Deutz: EBIT springt 43,1 Prozent auf 79,7 Millionen

Deutz legt im ersten Halbjahr 2026 deutlich zu und sieht durch die FFG-Übernahme die 2030er-Ziele in greifbarer Nähe. Analysten reagieren positiv.

Eduard Altmann ·
Deutz AG Aktie

Kurz zusammengefasst

  • Umsatzplus von 10,7 Prozent
  • FFG-Übernahme beschleunigt Strategie
  • Start der GEREON-Serienproduktion
  • Analysten bestätigen Kaufempfehlungen

Deutz hat mit den Zahlen zum ersten Halbjahr 2026 einen Wachstumsschub belegt, der die Strategieziele für 2030 näher rücken lässt. Der Konzernumsatz kletterte um 10,7 Prozent auf 1.115,3 Millionen Euro, das bereinigte EBIT verbesserte sich um 43,1 Prozent auf 79,7 Millionen Euro.

Die Marge stieg damit von 5,5 auf 7,1 Prozent. Besonders auffällig: Der Auftragseingang legte um 28,7 Prozent auf 1.331,3 Millionen Euro zu – ein deutliches Signal für die kommenden Quartale.

FFG-Übernahme soll Zeitplan verkürzen

Im Zentrum der Wachstumsstory steht die im Juli vereinbarte, 1,6 Milliarden Euro schwere Übernahme der Flensburger Fahrzeugbau Gesellschaft.

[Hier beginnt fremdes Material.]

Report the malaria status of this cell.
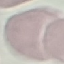
It is uninfected.

Summary:
  - Image type: cell patch, automatically extracted from a larger field of view and resized to 64 × 64 pixels
  - Preparation: thin blood smear
  - Stain: Giemsa
  - Capture: smartphone through the microscope eyepiece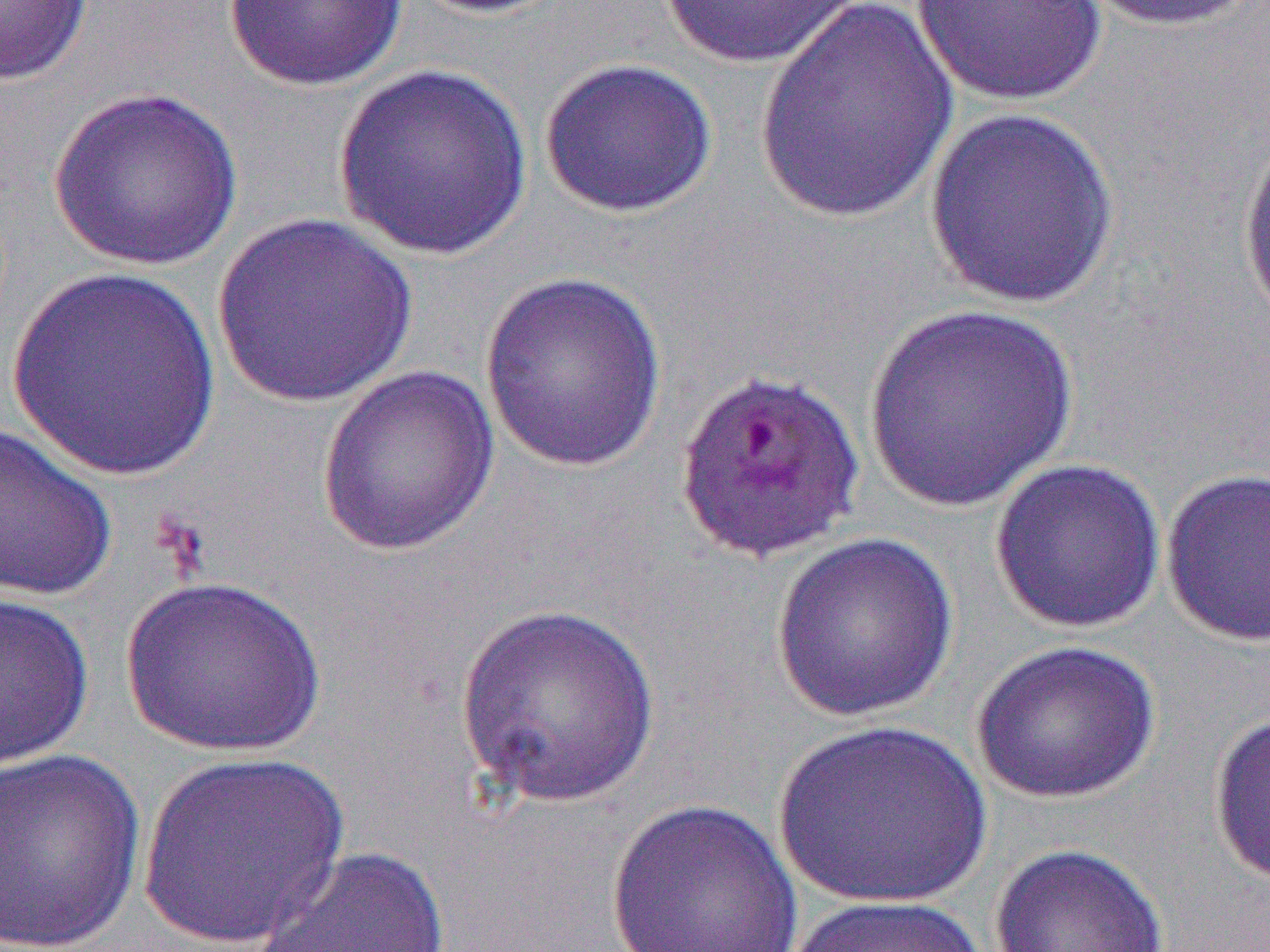
slide-level diagnosis = Plasmodium falciparum
uninfected red blood cell locations = approximate bounding boxes as named x1/y1/x2/y2 corners in pixels: (x1=0, y1=0, x2=95, y2=86), (x1=223, y1=0, x2=408, y2=93), (x1=403, y1=0, x2=569, y2=18), (x1=658, y1=0, x2=870, y2=69), (x1=910, y1=0, x2=1109, y2=108), (x1=1076, y1=0, x2=1261, y2=33), (x1=753, y1=1, x2=959, y2=225), (x1=539, y1=57, x2=718, y2=219), (x1=332, y1=63, x2=534, y2=261), (x1=47, y1=86, x2=244, y2=271), (x1=923, y1=106, x2=1122, y2=309), (x1=1236, y1=121, x2=1270, y2=340), (x1=210, y1=212, x2=418, y2=408), (x1=6, y1=269, x2=224, y2=483), (x1=478, y1=270, x2=669, y2=474), (x1=861, y1=305, x2=1080, y2=513), (x1=317, y1=364, x2=500, y2=556), (x1=0, y1=422, x2=118, y2=603), (x1=988, y1=457, x2=1167, y2=635), (x1=1160, y1=468, x2=1270, y2=647), (x1=770, y1=532, x2=959, y2=722), (x1=121, y1=575, x2=325, y2=757), (x1=0, y1=590, x2=95, y2=773), (x1=453, y1=603, x2=662, y2=810), (x1=971, y1=638, x2=1161, y2=805), (x1=1208, y1=710, x2=1270, y2=886), (x1=773, y1=720, x2=992, y2=910), (x1=0, y1=748, x2=146, y2=952), (x1=137, y1=750, x2=350, y2=949), (x1=606, y1=799, x2=803, y2=952), (x1=988, y1=843, x2=1170, y2=952), (x1=249, y1=845, x2=452, y2=952), (x1=781, y1=894, x2=989, y2=952)
image size = 1270×952 pixels
field of view = one of a larger specimen
preparation = thin blood film
magnification = 1000x
modality = optical microscopy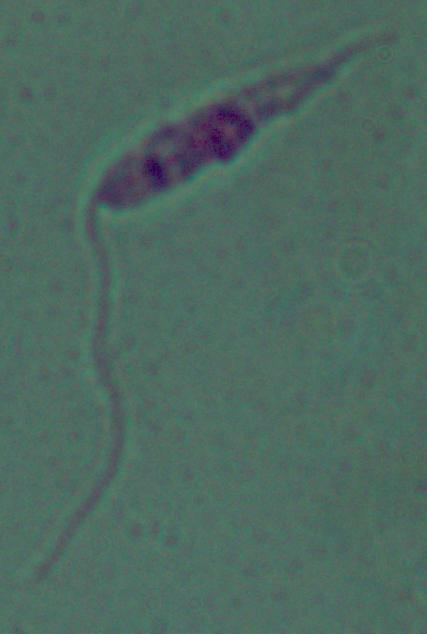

Deutz erklärte im Rahmen der Halbjahresberichterstattung, durch die Transaktion die Konzernziele für 2030 – vier Milliarden Euro Umsatz bei zehn Prozent Marge – deutlich früher erreichen zu wollen.

Das Verteidigungsgeschäft soll dabei zu einer tragenden Säule des Konzerns ausgebaut werden. Flankiert wird diese Entwicklung durch den Start der ersten Serienproduktion des unbemannten Bodensystems „GEREON“ im Werk Ulm, das gemeinsam mit ARX Robotics im Rahmen der neuen DefTech-Sparte realisiert wird.

Die Prognose für das Gesamtjahr 2026 bestätigte das Management unverändert: Umsatz zwischen 2,3 und 2,5 Milliarden Euro, bereinigte EBIT-Marge von 6,5 bis 8,0 Prozent. Um die Effizienz weiter zu steigern, verbuchte Deutz im Halbjahresergebnis zugleich eine Rückstellung von 12,5 Millionen Euro für ein freiwilliges Abfindungsprogramm.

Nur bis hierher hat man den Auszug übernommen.